**What this task involves**
Rewrite the part of the listing that opens with the line containing "Looking at both" and runs through the end of the listing, swapping "muddy water" for "murky water" and leaving all else unchanged.

Spatial relation data:

──────────

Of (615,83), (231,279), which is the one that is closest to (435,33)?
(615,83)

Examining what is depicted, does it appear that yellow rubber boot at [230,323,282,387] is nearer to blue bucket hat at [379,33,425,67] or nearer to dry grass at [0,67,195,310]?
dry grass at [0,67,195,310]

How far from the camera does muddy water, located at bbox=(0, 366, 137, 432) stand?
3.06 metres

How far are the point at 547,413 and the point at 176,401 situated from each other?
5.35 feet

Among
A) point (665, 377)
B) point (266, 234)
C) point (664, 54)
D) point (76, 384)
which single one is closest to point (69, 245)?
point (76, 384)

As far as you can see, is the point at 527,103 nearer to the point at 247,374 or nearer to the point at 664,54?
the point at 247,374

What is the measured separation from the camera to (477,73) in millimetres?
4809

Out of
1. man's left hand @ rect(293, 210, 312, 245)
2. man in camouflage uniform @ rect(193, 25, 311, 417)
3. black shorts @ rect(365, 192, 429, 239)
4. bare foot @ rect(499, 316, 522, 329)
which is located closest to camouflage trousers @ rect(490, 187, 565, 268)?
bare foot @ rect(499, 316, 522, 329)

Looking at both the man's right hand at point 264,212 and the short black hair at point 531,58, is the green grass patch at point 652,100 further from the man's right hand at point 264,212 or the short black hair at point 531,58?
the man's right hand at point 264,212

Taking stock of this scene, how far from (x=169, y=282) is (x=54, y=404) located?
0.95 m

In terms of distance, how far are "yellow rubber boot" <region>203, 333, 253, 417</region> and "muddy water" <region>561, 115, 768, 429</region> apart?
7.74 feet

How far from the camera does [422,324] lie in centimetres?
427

──────────

**Solution for this problem**
Looking at both the man's right hand at point 264,212 and the short black hair at point 531,58, is the green grass patch at point 652,100 further from the man's right hand at point 264,212 or the short black hair at point 531,58?
the man's right hand at point 264,212

Taking stock of this scene, how far from (x=169, y=282) is (x=54, y=404) located?
0.95 m

In terms of distance, how far are "yellow rubber boot" <region>203, 333, 253, 417</region> and "murky water" <region>561, 115, 768, 429</region> apart?
7.74 feet

How far from the camera does [422,324] lie in centimetres?
427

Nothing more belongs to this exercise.